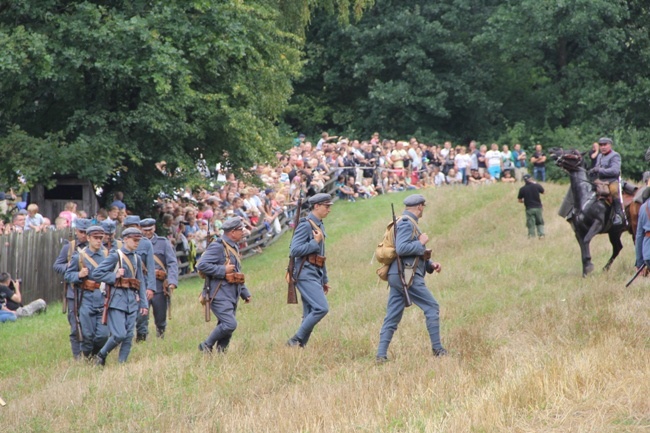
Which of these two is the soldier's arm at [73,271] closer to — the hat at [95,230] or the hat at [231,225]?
the hat at [95,230]

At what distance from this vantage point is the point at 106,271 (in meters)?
14.9

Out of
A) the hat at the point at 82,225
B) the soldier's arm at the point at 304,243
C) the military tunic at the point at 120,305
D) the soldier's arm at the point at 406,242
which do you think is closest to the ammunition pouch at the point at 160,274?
the hat at the point at 82,225

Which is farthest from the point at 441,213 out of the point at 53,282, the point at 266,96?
the point at 53,282

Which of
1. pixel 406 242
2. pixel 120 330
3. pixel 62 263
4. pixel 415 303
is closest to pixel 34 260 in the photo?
pixel 62 263

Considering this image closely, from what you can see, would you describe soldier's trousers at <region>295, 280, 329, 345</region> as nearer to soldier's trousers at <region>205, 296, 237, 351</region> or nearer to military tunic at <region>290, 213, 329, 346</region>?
military tunic at <region>290, 213, 329, 346</region>

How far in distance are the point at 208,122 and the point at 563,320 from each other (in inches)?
638

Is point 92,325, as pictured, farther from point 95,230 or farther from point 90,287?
point 95,230

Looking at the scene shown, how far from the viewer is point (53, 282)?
24.5 metres

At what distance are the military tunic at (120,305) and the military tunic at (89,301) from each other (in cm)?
34

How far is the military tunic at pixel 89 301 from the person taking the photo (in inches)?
615

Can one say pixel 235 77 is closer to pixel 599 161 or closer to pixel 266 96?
pixel 266 96

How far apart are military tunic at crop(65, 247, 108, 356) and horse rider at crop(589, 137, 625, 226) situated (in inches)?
355

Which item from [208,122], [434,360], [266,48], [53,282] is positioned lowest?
[53,282]

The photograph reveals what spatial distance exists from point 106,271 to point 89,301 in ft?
3.11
════
WHAT YOU ARE ASKED TO DO.
Copy the data from the line with "At what distance are" through the end, changing "horse rider" to "mounted rider" and leaving everything else as it is.

RESPONSE TO THE TASK.
At what distance are the military tunic at (120,305) and the military tunic at (89,301) from each other (in cm)?
34

How far is the military tunic at pixel 89 301 from the person taking the photo (in inches)?
615

Can one say pixel 235 77 is closer to pixel 599 161 or closer to pixel 266 96?
pixel 266 96

How far apart are military tunic at crop(65, 247, 108, 356) and mounted rider at crop(589, 137, 625, 226) situated (in inches)?
355

Which item from [208,122], [434,360], [266,48], [53,282] is positioned lowest?
[53,282]

The photograph reveals what spatial distance exists from point 106,271 to point 89,301 in ft?
3.11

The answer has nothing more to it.